A Variant of the VC-dimension with Applications to Depth-3 Circuits

We introduce the following variant of the VC-dimension. Given $S \subseteq \{0, 1\}^n$ and a positive integer $d$, we define $\mathbb{U}_d(S)$ to be the size of the largest subset $I \subseteq [n]$ such that the projection of $S$ on every subset of $I$ of size $d$ is the $d$-dimensional cube. We show that determining the largest cardinality of a set with a given $\mathbb{U}_d$ dimension is equivalent to a Tur\'an-type problem related to the total number of cliques in a $d$-uniform hypergraph. This allows us to beat the Sauer--Shelah lemma for this notion of dimension. We use this to obtain several results on $\Sigma_3^k$-circuits, i.e., depth-$3$ circuits with top gate OR and bottom fan-in at most $k$: * Tight relationship between the number of satisfying assignments of a $2$-CNF and the dimension of the largest projection accepted by it, thus improving Paturi, Saks, and Zane (Comput.
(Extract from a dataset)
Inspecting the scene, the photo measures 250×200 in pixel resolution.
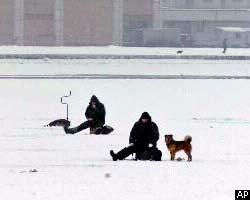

Complex. '00). * Improved $\Sigma_3^3$-circuit lower bounds for affine dispersers for sublinear dimension. Moreover, we pose a purely hypergraph-theoretic conjecture under which we get further improvement. * We make progress towards settling the $\Sigma_3^2$ complexity of the inner product function and all degree-$2$ polynomials over $\mathbb{F}_2$ in general. The question of determining the $\Sigma_3^3$ complexity of IP was recently posed by Golovnev, Kulikov, and Williams (ITCS'21).